We have seen previous movies like Spider-Man 1, 2, and 3 where they now appear too light, hokie, and dated. The old Superman movies from the 80s were always hokie IMO for those reasons. SUPERMAN RETURNS was IMO about as goofy as the movies from the 80s and overall poorly done because it brought nothing fresh to the table. It was a reboot that didnt deliver. There was no new take on Superman. You didn't get that comic book transference from those movies. These new hotness films that come off as darker content and imagery seem to better carry the comic book feel a little better to the film industry. There can be no doubt that many films have been "batmaned" and not just comic related either. 

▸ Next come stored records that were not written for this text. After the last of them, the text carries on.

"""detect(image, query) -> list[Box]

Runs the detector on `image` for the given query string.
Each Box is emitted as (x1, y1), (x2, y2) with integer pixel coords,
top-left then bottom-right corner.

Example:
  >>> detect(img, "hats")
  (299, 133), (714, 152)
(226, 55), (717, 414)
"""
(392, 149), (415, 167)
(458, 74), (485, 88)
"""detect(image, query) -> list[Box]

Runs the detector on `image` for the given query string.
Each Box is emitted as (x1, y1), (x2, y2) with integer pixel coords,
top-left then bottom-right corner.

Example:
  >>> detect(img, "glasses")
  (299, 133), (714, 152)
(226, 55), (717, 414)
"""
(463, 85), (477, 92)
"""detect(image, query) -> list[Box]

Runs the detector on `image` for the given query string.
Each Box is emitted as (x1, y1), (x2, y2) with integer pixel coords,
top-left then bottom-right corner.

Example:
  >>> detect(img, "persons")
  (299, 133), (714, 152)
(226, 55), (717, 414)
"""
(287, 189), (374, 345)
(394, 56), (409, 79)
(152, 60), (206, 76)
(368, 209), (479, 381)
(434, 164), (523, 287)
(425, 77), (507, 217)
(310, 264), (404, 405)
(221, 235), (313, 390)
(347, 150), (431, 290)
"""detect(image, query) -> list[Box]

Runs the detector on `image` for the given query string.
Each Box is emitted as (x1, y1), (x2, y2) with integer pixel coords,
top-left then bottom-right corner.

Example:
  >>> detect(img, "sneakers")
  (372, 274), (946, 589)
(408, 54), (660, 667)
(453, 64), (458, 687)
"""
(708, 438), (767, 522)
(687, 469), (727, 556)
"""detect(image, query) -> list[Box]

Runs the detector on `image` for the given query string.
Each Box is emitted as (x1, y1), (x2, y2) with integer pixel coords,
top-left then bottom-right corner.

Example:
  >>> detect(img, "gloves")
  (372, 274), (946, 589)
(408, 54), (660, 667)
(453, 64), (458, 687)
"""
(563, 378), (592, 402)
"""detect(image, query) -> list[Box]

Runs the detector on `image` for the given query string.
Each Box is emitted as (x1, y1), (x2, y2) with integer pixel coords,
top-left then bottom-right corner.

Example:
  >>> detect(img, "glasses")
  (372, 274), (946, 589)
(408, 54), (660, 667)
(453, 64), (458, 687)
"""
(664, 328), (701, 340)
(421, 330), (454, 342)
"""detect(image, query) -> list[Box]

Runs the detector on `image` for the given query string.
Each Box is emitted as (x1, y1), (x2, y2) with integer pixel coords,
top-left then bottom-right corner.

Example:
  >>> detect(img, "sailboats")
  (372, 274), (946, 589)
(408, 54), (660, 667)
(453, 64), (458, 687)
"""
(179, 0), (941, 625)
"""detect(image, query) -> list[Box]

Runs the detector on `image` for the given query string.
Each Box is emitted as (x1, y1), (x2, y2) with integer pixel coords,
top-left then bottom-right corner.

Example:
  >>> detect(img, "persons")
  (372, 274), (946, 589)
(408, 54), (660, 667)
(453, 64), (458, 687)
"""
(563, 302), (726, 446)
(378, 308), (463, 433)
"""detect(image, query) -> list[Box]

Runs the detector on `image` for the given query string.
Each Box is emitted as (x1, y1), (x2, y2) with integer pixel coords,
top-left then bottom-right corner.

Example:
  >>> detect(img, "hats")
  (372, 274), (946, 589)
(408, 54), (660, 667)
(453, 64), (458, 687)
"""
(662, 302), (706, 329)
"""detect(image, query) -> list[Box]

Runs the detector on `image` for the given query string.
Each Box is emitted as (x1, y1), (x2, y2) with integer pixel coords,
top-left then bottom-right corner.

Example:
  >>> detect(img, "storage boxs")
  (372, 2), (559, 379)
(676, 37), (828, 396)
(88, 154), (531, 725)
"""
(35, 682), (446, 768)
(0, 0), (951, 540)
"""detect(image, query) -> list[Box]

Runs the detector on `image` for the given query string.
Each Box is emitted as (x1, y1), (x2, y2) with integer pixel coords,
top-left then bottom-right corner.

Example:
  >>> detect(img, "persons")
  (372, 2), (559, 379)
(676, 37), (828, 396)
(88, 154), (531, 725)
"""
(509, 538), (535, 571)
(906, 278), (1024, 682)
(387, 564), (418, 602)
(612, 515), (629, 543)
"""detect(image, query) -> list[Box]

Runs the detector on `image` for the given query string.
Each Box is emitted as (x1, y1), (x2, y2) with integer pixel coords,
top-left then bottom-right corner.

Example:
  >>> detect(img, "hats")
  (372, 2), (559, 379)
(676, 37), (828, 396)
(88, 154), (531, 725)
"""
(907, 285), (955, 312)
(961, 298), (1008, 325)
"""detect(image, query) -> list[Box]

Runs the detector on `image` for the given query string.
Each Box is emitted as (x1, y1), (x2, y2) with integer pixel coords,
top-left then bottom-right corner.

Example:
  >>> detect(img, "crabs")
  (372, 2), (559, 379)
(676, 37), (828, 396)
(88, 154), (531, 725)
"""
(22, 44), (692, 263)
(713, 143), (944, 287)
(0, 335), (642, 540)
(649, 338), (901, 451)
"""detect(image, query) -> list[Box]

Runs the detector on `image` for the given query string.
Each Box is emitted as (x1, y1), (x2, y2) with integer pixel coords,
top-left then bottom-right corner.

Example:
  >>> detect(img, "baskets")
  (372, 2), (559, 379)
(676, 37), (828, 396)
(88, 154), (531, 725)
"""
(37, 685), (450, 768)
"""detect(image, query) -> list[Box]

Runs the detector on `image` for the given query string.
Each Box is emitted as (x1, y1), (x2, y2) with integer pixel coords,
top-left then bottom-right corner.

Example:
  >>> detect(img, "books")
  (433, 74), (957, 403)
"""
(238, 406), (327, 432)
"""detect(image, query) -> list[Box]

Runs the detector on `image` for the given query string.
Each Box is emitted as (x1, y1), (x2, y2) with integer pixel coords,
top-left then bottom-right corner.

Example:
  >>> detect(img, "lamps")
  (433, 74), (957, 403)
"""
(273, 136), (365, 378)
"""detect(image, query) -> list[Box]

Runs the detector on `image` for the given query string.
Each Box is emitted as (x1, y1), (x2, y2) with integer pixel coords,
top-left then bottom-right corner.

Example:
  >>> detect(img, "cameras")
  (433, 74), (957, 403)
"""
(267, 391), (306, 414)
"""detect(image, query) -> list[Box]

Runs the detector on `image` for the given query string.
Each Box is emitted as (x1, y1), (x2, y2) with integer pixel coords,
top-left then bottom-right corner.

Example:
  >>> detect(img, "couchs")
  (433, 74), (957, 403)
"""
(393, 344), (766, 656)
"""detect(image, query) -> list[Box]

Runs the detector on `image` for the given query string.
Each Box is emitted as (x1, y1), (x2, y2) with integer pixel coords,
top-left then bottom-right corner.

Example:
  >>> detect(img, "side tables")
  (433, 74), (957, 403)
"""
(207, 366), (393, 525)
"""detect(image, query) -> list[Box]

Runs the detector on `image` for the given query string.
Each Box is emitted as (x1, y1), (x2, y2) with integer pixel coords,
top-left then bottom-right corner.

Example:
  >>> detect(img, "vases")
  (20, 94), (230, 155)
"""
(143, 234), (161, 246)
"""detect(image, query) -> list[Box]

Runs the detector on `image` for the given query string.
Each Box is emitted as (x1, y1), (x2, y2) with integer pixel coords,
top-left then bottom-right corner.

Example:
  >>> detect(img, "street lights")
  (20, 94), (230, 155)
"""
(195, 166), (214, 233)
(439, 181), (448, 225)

Just to rattle off a few...

Tron: Legacy

Star Trek (2009) and the newest film too

Inception

The Prestige 
The Illusionist

I'm sure I can think of others but basically Abrams and Nolan are doing this...Wheldon does it too and you can throw in Toney Gilroy

Ridley Scott did it with Prometheus and I'm sure he inspired the aforementioned directors from many of his prior offerings.


----------



## Dude111 (Aug 6, 2010)

HinterXGames said:


> Warner Brothers shouldn't own DC. This quote about the upcoming Man of Steel (Supes reboot) movie


Almost all movies,etc released now are garbage... Politically Correct pieces of trash...


----------



## Laxguy (Dec 2, 2010)

Hmmmm. Just saw "Gatsby". Not great, not bad, and nothing PC or non-PC about it.


----------